WORK TO DO:
Rewrite every item with "nearest" replaced by "closest", changing nothing else, and leave out the pictures.

>> START EXCERPTED DATA

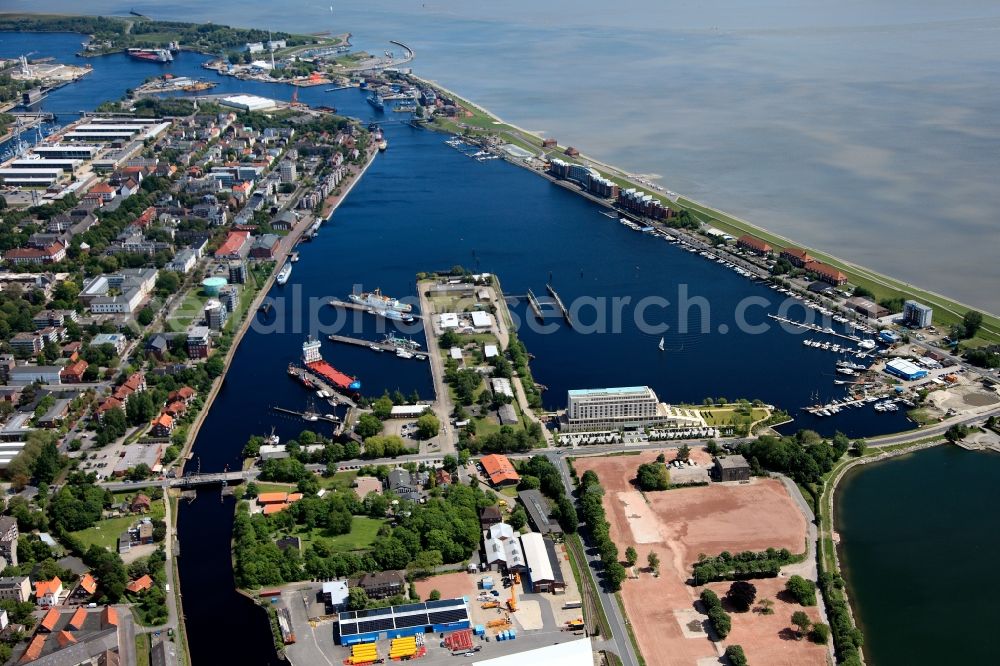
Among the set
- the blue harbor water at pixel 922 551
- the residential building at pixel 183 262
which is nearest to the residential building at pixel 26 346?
the residential building at pixel 183 262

>> END EXCERPTED DATA

ANSWER:
Among the set
- the blue harbor water at pixel 922 551
- the residential building at pixel 183 262
which is closest to the residential building at pixel 26 346?
the residential building at pixel 183 262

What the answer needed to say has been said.